___ DATA EXCERPTS
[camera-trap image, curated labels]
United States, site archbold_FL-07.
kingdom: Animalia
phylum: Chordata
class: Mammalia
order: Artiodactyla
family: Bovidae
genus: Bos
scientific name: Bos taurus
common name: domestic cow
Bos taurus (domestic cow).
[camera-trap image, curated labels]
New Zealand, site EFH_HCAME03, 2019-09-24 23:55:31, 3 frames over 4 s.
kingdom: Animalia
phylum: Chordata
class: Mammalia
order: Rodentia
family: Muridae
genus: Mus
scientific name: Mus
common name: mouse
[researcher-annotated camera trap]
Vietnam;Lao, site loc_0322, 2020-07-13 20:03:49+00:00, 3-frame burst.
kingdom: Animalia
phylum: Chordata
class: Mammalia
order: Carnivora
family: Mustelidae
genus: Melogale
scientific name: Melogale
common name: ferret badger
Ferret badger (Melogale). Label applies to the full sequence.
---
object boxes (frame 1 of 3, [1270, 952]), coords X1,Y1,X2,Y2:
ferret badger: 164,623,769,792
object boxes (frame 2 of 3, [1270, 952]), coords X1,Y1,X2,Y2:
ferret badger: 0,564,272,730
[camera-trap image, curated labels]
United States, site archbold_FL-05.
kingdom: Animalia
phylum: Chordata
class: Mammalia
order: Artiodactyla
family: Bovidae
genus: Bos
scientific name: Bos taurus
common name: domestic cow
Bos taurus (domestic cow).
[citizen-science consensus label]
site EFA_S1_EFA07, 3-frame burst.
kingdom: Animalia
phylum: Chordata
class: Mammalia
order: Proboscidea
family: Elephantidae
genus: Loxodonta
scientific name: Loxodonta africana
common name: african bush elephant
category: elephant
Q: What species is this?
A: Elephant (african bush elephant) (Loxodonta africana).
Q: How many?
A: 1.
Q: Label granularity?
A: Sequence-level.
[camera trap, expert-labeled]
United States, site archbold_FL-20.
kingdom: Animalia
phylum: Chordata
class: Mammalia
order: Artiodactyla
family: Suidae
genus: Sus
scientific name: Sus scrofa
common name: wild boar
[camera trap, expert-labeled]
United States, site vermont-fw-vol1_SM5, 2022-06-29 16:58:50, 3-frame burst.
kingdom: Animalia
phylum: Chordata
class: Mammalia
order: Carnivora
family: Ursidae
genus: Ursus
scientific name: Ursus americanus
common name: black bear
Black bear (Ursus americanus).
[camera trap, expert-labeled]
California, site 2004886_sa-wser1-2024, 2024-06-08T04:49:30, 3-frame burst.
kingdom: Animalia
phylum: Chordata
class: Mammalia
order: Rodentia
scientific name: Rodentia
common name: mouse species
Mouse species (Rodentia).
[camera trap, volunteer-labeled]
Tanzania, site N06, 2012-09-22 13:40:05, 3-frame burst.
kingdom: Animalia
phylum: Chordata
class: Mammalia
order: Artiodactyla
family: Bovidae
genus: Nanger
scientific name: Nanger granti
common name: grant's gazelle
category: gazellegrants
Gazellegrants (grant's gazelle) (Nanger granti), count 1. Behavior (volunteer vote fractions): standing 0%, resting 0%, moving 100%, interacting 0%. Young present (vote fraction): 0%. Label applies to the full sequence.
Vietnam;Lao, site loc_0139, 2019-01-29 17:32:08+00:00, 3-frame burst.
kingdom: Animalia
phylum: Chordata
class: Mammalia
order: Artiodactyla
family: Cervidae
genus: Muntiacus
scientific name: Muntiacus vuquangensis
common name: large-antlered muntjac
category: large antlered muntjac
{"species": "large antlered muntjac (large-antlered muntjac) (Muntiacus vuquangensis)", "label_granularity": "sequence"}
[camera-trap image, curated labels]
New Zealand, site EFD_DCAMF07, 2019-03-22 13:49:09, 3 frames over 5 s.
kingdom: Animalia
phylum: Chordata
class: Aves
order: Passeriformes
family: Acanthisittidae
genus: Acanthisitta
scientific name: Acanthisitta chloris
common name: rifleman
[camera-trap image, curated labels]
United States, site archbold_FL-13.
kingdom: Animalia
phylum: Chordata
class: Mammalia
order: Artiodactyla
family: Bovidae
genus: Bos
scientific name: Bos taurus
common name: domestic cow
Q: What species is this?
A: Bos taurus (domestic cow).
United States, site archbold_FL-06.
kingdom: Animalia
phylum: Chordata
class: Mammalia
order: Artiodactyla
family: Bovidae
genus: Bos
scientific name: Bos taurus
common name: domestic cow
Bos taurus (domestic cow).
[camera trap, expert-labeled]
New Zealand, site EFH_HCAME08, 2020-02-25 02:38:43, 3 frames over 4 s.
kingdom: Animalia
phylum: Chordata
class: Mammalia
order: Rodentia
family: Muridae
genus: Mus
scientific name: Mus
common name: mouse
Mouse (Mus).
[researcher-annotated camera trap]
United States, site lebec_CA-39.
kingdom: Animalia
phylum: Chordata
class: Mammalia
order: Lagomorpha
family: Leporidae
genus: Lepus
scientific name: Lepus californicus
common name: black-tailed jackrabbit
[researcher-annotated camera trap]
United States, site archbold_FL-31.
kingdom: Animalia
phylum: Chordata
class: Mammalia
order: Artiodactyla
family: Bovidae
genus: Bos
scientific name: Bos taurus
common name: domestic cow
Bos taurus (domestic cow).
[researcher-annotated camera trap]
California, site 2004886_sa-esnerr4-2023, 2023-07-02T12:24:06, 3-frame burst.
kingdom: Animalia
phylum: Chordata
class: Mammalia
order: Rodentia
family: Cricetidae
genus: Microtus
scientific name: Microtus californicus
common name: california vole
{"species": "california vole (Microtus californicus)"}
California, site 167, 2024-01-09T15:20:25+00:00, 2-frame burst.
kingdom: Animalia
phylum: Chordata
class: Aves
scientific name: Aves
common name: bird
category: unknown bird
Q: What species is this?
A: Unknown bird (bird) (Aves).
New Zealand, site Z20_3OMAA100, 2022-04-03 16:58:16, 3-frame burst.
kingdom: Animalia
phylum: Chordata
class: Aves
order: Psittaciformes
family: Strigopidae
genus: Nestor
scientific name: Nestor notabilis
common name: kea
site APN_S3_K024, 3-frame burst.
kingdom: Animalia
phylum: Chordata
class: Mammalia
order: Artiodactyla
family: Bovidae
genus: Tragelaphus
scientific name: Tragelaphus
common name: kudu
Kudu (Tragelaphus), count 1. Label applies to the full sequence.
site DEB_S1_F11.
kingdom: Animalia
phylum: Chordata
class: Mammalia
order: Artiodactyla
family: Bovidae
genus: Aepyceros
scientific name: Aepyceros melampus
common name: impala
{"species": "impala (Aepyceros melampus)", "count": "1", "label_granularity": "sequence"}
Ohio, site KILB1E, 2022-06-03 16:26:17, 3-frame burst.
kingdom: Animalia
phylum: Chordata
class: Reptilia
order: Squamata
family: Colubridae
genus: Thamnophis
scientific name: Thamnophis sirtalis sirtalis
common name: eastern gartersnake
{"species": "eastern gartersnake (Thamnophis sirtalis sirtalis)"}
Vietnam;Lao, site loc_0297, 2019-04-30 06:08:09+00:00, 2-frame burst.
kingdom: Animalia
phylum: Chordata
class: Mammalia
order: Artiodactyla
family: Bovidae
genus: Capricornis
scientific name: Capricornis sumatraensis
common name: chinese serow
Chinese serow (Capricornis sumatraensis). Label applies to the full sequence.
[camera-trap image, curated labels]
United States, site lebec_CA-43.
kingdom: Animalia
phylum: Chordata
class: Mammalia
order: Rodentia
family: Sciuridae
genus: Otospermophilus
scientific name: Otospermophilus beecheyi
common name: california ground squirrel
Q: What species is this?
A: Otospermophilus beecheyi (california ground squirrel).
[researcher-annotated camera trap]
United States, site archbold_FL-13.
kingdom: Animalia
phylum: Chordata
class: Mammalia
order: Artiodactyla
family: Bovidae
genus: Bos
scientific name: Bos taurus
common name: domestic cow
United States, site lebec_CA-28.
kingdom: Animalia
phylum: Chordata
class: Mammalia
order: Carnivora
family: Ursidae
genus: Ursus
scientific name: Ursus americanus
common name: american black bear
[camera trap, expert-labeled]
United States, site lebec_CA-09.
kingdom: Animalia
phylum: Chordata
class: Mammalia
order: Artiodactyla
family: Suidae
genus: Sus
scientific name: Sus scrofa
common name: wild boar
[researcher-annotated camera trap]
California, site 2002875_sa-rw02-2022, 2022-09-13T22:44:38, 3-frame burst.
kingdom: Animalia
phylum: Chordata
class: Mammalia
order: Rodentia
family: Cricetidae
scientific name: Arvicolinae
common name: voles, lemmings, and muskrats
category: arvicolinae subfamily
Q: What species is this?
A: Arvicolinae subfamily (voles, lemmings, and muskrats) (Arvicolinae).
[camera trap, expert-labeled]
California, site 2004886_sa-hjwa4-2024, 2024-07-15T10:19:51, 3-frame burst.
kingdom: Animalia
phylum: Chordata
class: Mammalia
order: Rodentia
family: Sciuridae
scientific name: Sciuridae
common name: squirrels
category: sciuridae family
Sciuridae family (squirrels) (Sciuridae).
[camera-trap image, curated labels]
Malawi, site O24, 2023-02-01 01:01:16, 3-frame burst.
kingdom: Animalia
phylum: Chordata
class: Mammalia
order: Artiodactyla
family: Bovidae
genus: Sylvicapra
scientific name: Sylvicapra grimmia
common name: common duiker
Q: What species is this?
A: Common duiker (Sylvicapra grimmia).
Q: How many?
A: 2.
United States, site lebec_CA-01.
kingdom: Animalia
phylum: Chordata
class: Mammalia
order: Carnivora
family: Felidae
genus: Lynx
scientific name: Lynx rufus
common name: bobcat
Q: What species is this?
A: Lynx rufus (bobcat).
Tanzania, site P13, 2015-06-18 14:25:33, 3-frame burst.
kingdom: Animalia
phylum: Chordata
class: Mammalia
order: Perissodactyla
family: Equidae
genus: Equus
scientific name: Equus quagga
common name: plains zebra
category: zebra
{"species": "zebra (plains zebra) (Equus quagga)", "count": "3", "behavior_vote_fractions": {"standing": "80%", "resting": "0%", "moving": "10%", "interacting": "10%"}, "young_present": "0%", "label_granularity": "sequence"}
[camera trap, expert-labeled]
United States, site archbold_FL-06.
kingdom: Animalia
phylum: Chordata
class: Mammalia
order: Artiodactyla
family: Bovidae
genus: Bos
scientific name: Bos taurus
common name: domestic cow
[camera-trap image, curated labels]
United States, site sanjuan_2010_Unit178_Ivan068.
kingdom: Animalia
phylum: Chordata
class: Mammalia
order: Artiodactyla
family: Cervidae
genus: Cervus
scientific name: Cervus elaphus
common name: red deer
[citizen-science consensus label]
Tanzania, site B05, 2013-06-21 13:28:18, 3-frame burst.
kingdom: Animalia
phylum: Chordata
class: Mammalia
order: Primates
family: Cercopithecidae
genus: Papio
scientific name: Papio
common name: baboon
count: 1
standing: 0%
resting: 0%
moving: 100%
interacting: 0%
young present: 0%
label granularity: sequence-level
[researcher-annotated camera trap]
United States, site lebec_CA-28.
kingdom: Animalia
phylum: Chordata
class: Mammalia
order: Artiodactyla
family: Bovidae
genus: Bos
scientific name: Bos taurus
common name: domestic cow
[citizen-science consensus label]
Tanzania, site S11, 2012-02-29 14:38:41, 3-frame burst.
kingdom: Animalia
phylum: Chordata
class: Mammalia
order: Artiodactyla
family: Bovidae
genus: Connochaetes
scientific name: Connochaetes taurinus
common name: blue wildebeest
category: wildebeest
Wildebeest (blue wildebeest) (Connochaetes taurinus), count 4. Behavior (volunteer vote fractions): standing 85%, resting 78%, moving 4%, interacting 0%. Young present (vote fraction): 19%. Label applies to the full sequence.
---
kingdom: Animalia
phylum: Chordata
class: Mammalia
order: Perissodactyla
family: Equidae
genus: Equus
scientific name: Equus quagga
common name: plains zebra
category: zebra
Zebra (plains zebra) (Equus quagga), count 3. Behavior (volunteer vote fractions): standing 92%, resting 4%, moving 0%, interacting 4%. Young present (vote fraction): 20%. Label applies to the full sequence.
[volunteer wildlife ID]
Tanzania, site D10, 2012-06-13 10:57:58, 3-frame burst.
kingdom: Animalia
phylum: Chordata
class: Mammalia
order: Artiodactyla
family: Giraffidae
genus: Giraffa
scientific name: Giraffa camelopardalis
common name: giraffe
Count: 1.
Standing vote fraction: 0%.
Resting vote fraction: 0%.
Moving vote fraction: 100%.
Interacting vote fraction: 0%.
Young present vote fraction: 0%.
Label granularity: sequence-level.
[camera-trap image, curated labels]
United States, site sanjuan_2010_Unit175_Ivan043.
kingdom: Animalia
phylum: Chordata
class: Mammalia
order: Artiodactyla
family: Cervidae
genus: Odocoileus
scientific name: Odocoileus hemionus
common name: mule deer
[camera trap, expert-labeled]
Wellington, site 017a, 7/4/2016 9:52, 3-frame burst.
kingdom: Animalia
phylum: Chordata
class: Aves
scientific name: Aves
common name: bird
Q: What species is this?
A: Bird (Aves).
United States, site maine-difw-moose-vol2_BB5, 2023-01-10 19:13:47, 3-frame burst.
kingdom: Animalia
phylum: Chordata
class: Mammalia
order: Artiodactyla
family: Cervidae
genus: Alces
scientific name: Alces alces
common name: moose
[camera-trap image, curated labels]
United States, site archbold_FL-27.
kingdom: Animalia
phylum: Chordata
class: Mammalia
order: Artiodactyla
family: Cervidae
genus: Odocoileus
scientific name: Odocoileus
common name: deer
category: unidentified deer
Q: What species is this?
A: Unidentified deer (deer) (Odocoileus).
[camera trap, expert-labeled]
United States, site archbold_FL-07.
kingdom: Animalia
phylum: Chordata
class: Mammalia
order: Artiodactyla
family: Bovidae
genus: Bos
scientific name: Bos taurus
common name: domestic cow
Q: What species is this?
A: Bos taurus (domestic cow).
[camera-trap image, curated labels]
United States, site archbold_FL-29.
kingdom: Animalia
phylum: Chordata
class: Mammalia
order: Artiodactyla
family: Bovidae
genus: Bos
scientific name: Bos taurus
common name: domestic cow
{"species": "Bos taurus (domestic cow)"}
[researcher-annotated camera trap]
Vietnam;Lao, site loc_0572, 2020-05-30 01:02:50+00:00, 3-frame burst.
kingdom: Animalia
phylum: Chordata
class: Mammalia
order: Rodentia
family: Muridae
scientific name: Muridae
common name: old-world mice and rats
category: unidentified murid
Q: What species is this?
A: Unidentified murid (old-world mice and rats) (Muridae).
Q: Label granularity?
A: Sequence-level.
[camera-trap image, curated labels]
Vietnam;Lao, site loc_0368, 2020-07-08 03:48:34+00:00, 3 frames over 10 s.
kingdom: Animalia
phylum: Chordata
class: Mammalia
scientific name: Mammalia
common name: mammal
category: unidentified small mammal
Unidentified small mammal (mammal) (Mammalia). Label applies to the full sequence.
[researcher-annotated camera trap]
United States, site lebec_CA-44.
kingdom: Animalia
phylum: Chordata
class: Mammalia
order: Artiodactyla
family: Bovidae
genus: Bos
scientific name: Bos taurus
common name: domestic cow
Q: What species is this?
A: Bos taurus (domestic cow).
______
*PROBLEM TO SOLVE:* Word for word, restate the lines from the one holding "A: Unidentified murid" to the last line of the records.

*EXERCISE OUTPUT:*
A: Unidentified murid (old-world mice and rats) (Muridae).
Q: Label granularity?
A: Sequence-level.
[camera-trap image, curated labels]
Vietnam;Lao, site loc_0368, 2020-07-08 03:48:34+00:00, 3 frames over 10 s.
kingdom: Animalia
phylum: Chordata
class: Mammalia
scientific name: Mammalia
common name: mammal
category: unidentified small mammal
Unidentified small mammal (mammal) (Mammalia). Label applies to the full sequence.
[researcher-annotated camera trap]
United States, site lebec_CA-44.
kingdom: Animalia
phylum: Chordata
class: Mammalia
order: Artiodactyla
family: Bovidae
genus: Bos
scientific name: Bos taurus
common name: domestic cow
Q: What species is this?
A: Bos taurus (domestic cow).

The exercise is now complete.